Friday, November 24, 2006

First Day at Bread & Roses

I had an urge one day in mid-July of 2001 to walk down to the local soup kitchen and offer a hand. It was hot outside, not quite sweltering, but the midsummer Puget Sound kind of hot that brings out the life in things. I invited a roommate, Jesse, to walk downtown with me, and strolled out the door.

I had never been inside of Bread & Roses. I ran a few 9-1-1 calls there when I was working for the ambulance company, but we always did our work there on the sidewalk outside. It struck me as a run-down kind of place, with lifeless grey concrete walls and big tinted windows. There were no signs on the outside, nothing to identify the purpose of the building but the milling crowds of the poor smoking cigarettes on the sidewalk.

When Jesse and I first stepped through the door, we were confronted with a writhing sea of people. A little girl squealed as her brother chased her down an aisle. A tall, thin black man wearing a beret, a corduroy vest, and a badge emblazoned “sheriff” stood squarely off against the flatware tray, yelling obscenities and threats at the silverware. A line of hungry people stood behind him rolling their eyes and urging him to move along.

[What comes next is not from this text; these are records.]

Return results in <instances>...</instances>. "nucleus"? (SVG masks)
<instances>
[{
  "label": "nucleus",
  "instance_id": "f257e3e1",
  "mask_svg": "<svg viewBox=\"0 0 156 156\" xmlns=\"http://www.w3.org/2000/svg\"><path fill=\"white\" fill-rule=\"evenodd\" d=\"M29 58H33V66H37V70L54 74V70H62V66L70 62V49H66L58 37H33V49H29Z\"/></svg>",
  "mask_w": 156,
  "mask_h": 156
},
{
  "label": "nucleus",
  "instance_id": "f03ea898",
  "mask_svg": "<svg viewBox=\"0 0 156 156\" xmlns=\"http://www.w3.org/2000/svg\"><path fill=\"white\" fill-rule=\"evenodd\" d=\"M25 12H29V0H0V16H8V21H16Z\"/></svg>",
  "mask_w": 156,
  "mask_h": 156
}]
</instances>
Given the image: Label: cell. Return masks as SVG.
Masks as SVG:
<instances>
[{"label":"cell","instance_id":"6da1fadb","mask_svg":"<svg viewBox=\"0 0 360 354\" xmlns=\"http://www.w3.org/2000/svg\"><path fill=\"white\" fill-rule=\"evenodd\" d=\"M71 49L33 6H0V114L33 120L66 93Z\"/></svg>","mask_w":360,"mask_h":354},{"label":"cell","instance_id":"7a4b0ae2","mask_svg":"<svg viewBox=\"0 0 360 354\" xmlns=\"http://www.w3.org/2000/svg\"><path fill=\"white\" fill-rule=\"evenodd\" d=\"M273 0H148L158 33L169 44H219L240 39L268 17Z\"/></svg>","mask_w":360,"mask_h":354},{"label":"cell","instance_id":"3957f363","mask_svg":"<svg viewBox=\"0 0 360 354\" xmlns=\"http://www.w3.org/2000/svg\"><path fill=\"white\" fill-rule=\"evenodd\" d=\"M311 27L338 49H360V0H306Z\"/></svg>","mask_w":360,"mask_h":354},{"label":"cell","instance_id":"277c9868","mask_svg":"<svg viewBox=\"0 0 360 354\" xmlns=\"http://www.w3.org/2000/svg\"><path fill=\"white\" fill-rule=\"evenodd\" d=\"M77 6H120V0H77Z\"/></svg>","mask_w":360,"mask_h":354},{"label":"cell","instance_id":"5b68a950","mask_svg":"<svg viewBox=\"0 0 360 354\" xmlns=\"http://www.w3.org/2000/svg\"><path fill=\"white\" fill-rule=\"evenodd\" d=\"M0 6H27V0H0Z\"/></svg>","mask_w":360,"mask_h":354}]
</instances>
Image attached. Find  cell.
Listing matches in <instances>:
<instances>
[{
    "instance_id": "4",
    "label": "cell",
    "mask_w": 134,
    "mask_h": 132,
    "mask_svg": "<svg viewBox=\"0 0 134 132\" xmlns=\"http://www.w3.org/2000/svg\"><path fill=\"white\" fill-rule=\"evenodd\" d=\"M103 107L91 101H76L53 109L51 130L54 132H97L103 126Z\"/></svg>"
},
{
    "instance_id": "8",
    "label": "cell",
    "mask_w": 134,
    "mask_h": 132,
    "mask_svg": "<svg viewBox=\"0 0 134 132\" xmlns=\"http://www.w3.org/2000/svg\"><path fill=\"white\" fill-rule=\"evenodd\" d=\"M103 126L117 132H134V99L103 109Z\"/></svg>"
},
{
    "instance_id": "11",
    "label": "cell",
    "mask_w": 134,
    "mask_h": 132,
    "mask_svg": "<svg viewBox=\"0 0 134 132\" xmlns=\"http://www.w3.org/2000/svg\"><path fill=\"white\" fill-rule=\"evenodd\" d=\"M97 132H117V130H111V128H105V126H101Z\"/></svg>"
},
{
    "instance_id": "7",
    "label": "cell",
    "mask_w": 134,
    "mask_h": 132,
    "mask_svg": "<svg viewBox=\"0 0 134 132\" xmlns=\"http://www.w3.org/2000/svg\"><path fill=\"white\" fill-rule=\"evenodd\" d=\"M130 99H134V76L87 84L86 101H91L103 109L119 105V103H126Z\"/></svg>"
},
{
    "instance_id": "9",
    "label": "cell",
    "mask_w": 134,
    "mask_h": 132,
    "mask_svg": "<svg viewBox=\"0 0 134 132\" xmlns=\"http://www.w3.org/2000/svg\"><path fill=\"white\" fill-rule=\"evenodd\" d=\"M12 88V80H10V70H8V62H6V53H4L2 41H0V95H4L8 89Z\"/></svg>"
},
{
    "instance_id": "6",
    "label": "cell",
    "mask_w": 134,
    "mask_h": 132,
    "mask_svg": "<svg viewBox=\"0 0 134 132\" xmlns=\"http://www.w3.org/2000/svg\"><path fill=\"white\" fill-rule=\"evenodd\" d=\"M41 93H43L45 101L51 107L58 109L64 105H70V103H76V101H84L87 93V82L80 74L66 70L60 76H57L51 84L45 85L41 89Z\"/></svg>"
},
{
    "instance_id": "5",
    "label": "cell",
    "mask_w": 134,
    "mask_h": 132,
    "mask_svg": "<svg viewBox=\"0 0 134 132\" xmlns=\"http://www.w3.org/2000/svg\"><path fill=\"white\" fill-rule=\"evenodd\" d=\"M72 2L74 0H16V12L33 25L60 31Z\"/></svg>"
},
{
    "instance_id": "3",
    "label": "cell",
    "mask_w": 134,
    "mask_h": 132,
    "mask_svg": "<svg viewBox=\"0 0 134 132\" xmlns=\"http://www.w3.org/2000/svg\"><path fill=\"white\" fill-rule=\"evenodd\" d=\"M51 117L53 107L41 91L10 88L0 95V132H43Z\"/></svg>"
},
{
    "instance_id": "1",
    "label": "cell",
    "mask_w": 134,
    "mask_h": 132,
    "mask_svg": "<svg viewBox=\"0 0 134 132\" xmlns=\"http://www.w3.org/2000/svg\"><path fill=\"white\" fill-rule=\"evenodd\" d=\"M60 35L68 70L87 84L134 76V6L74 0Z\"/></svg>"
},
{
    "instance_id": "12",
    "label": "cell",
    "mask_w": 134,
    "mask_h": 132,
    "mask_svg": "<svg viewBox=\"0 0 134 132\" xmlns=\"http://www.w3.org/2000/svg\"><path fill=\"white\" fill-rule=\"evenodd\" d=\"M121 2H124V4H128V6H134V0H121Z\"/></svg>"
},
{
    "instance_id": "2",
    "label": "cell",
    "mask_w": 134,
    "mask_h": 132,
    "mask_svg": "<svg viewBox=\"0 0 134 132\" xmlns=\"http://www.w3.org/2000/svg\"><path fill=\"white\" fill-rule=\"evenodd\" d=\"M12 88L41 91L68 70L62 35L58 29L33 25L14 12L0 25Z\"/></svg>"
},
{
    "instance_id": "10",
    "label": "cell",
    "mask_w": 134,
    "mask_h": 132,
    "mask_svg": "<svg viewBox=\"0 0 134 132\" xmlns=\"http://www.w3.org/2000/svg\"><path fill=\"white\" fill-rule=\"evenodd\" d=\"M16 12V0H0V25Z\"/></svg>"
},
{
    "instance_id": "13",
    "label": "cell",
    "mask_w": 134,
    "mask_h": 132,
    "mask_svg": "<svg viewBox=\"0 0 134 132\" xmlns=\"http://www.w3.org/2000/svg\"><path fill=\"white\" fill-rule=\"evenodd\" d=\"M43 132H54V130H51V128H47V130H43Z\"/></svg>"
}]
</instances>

There were about 25 or 30 tables in the room, with four or five seats per table. Beyond the dining room, at the back of the building, a long counter cut the room. There were heaping trays of food along the counter, and a number of little old church women wearing white aprons and food handler’s gloves stood behind it armed with serving spoons and cutting knives.

I walked to the back to help serve the food. The line moved quickly and it was very busy for about 20 minutes, and then things began to slow down. A kindly looking middle aged fellow with glasses and a knitted wool sweater approached me, and introduced himself. His name was Phil Tenkhoff. He encouraged me to take a plate of food and to go sit and eat among the guests. I was surprised and delighted at this suggestion and I took him up on it.

I have always been shy around people I don’t know, particularly in crowds. In the last couple years I have gotten much better at being outgoing, but I still often find my tongue to be confounded when I’m in unusual settings. I sat silently, uncomfortably, and ate my food, then scurried back to the kitchen to help wash dishes and escape my discomfort.

I set up in front of a dual utility sink where the dishes were being washed and rinsed by a Hispanic man in his 30’s, and he made room for me to offer a hand. He sang a bit in Spanish as we worked, and then began trying to tell me some jokes. He spoke no English, however, and I spoke no Spanish, but I could tell that the jokes were good, dirty ones gauging from his hand gestures.

As the cleaning was wrapping up and Jesse and I were wiping down tables, a wise, stern looking middle aged woman with salt and pepper hair wearing an apron walked up to us. She tilted her head back a little and sized us up through the bottoms of her spectacles.

“Do you need your paperwork signed?” She asked.

“Paperwork?”

“Yes. You’re doing community service, right?”

I was dumbfounded for a moment. “Well, I suppose we are… is there some kind of paperwork we need to do to volunteer here?”

A light turned on in her eyes, and she grinned for a moment. “Oh, well, you’re just doing this out of the goodness of your hearts! God bless you! I thought you must have had court orders.”

I blushed a little when I realized that most people my age don’t volunteer much in soup kitchens… unless ordered by a court to atone for a crime. The funny thing is that a couple of years later, when I was coordinating the Bread & Roses Advocacy Center, I was court ordered to do community service for an act of civil disobedience. This woman, Selena, ended up getting to sign my papers after all.